Nouveau revers pour la mairesse d’arrondissement Sue Montgomery : le tribunal a rejeté mardi sa demande d’injonction d’urgence pour forcer la Ville de Montréal à cesser de se mêler de ses affaires. La requête sera entendue sur le fond plus tard.

Suzanne Colpron Suzanne Colpron
La Presse

L’élue de Côte-des-Neiges–Notre-Dame-de-Grâce (CDN-NDG) exigeait aussi d’avoir accès à des copies non caviardées de trois rapports du contrôleur général de Montréal, qui a conclu que sa cheffe de cabinet, Annalisa Harris, avait eu des comportements de harcèlement psychologique envers deux de ses employés, dont le directeur général de l’arrondissement, Stéphane Plante.

Mme Montgomery n’a eu accès qu’à un seul de ces trois rapports, et l’exemplaire était fortement caviardé.

Le juge Donald Bisson, de la Cour supérieure, a estimé que l’élue n’avait pas prouvé que cette affaire était urgente.
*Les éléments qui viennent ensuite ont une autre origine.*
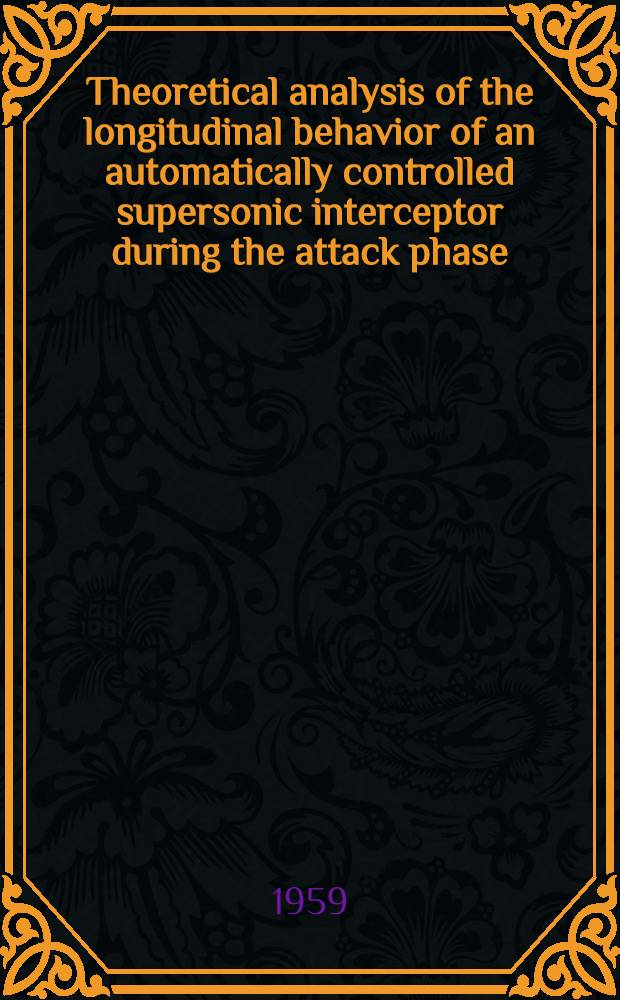 Theoretical analysis of the longitudinal behavior of an automatically controlled supersonic interceptor during the attack phase

1959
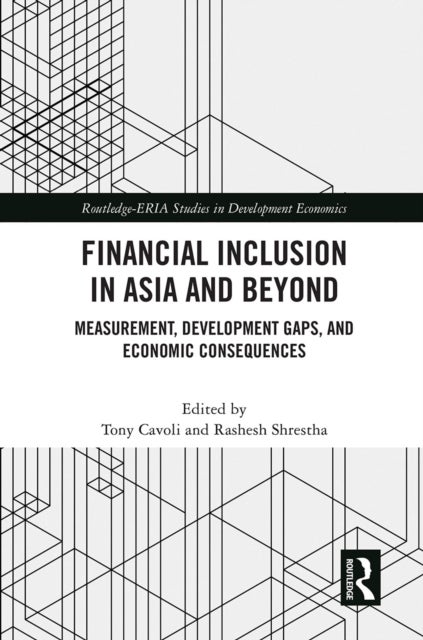 Routledge-ERIA Studies in Development Economics

FINANCIAL INCLUSION IN ASIA AND BEYOND

MEASUREMENT, DEVELOPMENT GAPS, AND ECONOMIC CONSEQUENCES

Edited by
Tony Cavoli and Rashesh Shrestha

ROUTLEDGE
Il lui a plutôt ordonné, de même qu’au contrôleur général, de fournir des déclarations sous serment d’ici à la fin d’avril en prévision de l’audience qui aura lieu en mai ou plus tard, en septembre.

Deux suspensions

La requête de 17 pages a été déposée en cour lundi, jour où on apprenait que le directeur général Stéphane Plante avait été suspendu sans solde pour une durée de 17 jours et que l’attachée de presse de la mairesse, Catherine Lavarenne, avait démissionné en raison du mauvais climat de travail.

Dans le document déposé en cour, on découvre que M. Plante a été suspendu à deux reprises pour « insubordination » parce qu’il a refusé de rencontrer la mairesse, « sous prétexte que la directrice de cabinet [Mme Harris] était présente dans la salle, de même que pour avoir incité d’autres cadres à refuser de la rencontrer ».

Depuis l’automne

Toute cette affaire, qui a valu à la mairesse de CDN-NDG d’être exclue du caucus de Projet Montréal le 24 janvier et de faire l’objet d’une plainte à la Commission municipale du Québec le 14 février, a commencé l’automne dernier.

Le 23 septembre, Sue Montgomery et sa directrice de cabinet Annalisa Harris ont rencontré le contrôleur général de la Ville et la directrice de la Division respect de la personne pour leur faire part de « reproches à l’égard du directeur de l’arrondissement », Stéphane Plante.

Mme Montgomery affirme avoir été témoin de plusieurs événements au cours de l’année 2019 qui l’ont amenée à se poser des questions sur la capacité de M. Plante à jouer son rôle.

À titre d’exemples, elle mentionne que « plusieurs salariés ou cadres de l’arrondissement quittent, se disant démotivés par la façon dont l’arrondissement est dirigé », que M. Plante omet de lui répondre par écrit, qu’il « intimide » sa directrice de cabinet et qu’il ment au sujet d’un contrat faussement accordé.

Selon Mme Montgomery, le contrôleur général Alain Bond devait mener une enquête à ce sujet. Mais le 6 décembre 2019, elle apprend que l’enquête portait plutôt sur les comportements de harcèlement psychologique de sa directrice de cabinet à l’égard de deux employés, dont le directeur général.

Sue Montgomery a toujours réfuté les conclusions du rapport du contrôleur général et refuse, encore à ce jour, d’en appliquer les conclusions, soit le congédiement de sa cheffe de cabinet.

Congé avec solde

Le 17 décembre, elle dit avoir téléphoné à l’autre employé qui aurait été harcelé par Mme Harris.

Cet employé ne s’est pas présenté au travail au retour des Fêtes. Le service des ressources humaines a informé la mairesse qu’il était en congé avec solde pour une durée indéterminée « suivant la décision du contrôleur général ».

Mme Montgomery estime que le contrôleur général n’avait pas le droit d’accorder un congé à un employé de son arrondissement.

« La mairesse de l’arrondissement détient seule le pouvoir de nommer ou de démettre les membres de son cabinet, en vertu de l’article 114.4 de la Loi sur les cités et villes », dit la requête.